I’ve said it before many times: One reason employment law is so interesting is that just when you think you’ve figured things out, you can rediscover little quirks in the law that you may have overlooked on first glance.
My latest example came last week when an out-of-state lawyer and friend called me to discuss a legal concept. He wanted to talk about intermittent FMLA leave for adoption or foster care.
Simple enough, you think. Intermittent leave is required by the FMLA, you recall, from dealing with employees with a serious health condition. So the same should hold true for foster care placements, right?
But then you go to the FMLA regulations. And it’s not quite what you think it is.

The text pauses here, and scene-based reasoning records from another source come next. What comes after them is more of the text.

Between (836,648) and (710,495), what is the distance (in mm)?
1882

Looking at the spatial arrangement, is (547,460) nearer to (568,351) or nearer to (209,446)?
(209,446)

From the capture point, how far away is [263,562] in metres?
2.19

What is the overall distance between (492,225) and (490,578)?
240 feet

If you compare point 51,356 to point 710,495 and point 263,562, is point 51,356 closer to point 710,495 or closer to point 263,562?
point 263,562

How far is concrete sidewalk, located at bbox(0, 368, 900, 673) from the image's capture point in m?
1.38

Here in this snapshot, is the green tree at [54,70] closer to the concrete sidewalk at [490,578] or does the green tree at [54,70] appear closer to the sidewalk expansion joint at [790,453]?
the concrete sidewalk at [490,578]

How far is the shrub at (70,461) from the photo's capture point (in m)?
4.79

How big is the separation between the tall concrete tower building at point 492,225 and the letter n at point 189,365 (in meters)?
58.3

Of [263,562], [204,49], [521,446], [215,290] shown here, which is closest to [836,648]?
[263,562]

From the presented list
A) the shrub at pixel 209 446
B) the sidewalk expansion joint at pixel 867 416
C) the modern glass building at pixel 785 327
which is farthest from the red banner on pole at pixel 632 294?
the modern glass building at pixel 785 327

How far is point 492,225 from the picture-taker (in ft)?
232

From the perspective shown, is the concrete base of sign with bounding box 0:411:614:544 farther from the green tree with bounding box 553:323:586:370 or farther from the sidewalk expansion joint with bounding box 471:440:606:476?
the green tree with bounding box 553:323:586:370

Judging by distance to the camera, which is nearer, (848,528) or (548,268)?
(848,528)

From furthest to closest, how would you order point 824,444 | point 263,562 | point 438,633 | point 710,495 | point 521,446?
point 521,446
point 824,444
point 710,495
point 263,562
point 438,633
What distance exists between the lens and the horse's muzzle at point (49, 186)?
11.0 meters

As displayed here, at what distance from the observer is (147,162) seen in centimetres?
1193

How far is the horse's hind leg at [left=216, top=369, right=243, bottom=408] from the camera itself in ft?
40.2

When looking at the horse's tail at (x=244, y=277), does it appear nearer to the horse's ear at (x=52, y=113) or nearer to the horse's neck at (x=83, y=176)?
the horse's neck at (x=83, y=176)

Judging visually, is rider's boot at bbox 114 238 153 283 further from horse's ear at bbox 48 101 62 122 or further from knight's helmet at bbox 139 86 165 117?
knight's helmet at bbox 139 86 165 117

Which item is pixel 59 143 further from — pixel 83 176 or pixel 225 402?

The relevant regulation (29 C.F.R. 825.121) states:
An eligible employee may use intermittent or reduced schedule leave after the placement of a healthy child for adoption or foster care only if the employer agrees. Thus, for example, the employer and employee may agree to a part-time work schedule after the placement for bonding purposes. … The employer’s agreement is not required for intermittent leave required by the serious health condition of the adopted or foster child.
Notably, this langauge is the same for the birth of a healthy newborn child as well.
So, suppose that six months after the child is adopted, the employee wants to take 4 weeks off for bonding time. That request probably falls within a normal FMLA request. It’s not intermittent or reduced leave; it’s just time off. (Typically unpaid, unless the employer’s policy requires or allows paid time off for that time.)
But suppose that, after six months, the employee wants to take a day off each week for 12 weeks for bonding time. Under the FMLA regulation cited above, the employer has the discretion to allow such intermittent time off when the placement involves a healthy child.
Under Connecticut’s FMLA, the same concepts (under Conn. Regs. Sec. 31-51qq-14) apply, for the most part.
For employers, not all employment laws are intuitive. They can be confusing and conflicting. Even when you think you know the answer, it can be helpful to review the applicable regulations or check with legal counsel to make sure that the answer you think you know, is the right answer after all.
And if you ever get a request for intermittent leave for the birth or adoption of a healthy child, now you know that employers have some discretion on whether to allow such leave.